_LISTA DE TAREFAS_
a) Copie sem alterações o trecho do texto sobre liberalismo e fascismo de "O Fascismo teve" a "Fascismo na Itália.".
b) Passe para o inglês esta frase do texto sobre liberalismo e fascismo: "Para ele, a questão-chave era como ativamente agiam os governantes."
c) Responda com base no texto sobre liberalismo e fascismo:
(i) Em que cidade nasceu Pareto?
(ii) Como Pareto conceituou o regime de Benito Mussolini?
(iii) Segundo a citação de Borkenau, que impostos Mussolini diminuiu nos primeiros anos de seu governo?

_TRECHO DO TEXTO_
********

Seria
mesmo o Liberalismo o maior inimigo do Fascismo?
Em
tempos nos quais o cinismo impera ao ponto de qualquer procedimento de inversão
da realidade ser utilizado para justificar ações convenientes, vem sendo
bastante difundida uma máxima cuja acepção crava que “o maior inimigo do
fascismo é o liberalismo”. No entanto, é uma pena para os desonestos
intelectuais de plantão, que há sempre a possibilidade dos fatos serem trazidos
à tona para desmistificarem tais falácias.
O Fascismo teve o
Liberalismo como berço
Comecemos
pela história de Vilfredo Pareto, economista liberal e sociólogo italiano de
origem francesa. Nascido em Paris, em meados do século XIX, Pareto foi inimigo
mortal de todo e qualquer protótipo de socialismo, contrário a qualquer forma
de intervencionismo no mercado e defensor da dominação das elites, além de ter
sido um dos teóricos que produziram a ideologia precursora do fascismo. É
possível que sua convicção na superioridade de uma classe de elite tenha
contribuído para a elevação do Fascismo na Itália.
Pareto
argumentou que a democracia era uma ilusão (da mesma forma que ultraliberais e
neoliberais dizem hoje) e que uma classe dominante sempre irá subsistir
enriquecendo-se cada vez mais, ou seja, como todo liberal, acreditava que as
desigualdades sociais faziam parte de uma ordem natural. Para ele, a
questão-chave era como ativamente agiam os governantes. Por esta razão, ele
reivindicou uma redução drástica do Estado e conceituou o regime de Benito
Mussolini como uma transição para esse Estado mínimo, de modo a libertar as
forças econômicas.
“Nos
primeiros anos de seu governo, Mussolini literalmente executou a política
prescrita por Pareto, destruindo a liberdade política. Mas, ao mesmo tempo,
substituindo a gestão estatal pela gestão privada, diminuindo os impostos sobre
a propriedade, favorecendo o desenvolvimento industrial e impondo uma educação
religiosa nos dogmas.” (BORKENAU, Franz. Pareto . Nova Iorque: John Wiley &
Sons, 1936. P. 18.)

********

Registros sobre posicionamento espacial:
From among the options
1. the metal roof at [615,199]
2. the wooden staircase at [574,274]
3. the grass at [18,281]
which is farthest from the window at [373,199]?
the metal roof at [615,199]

********

_RESPOSTAS EM ORDEM_
a)
O Fascismo teve o
Liberalismo como berço
Comecemos
pela história de Vilfredo Pareto, economista liberal e sociólogo italiano de
origem francesa. Nascido em Paris, em meados do século XIX, Pareto foi inimigo
mortal de todo e qualquer protótipo de socialismo, contrário a qualquer forma
de intervencionismo no mercado e defensor da dominação das elites, além de ter
sido um dos teóricos que produziram a ideologia precursora do fascismo. É
possível que sua convicção na superioridade de uma classe de elite tenha
contribuído para a elevação do Fascismo na Itália.

b) For him, the key question was how actively the rulers acted.

c)
(i) Em Paris.
(ii) Como uma transição para um Estado mínimo, de modo a libertar as forças econômicas.
(iii) Os impostos sobre a propriedade.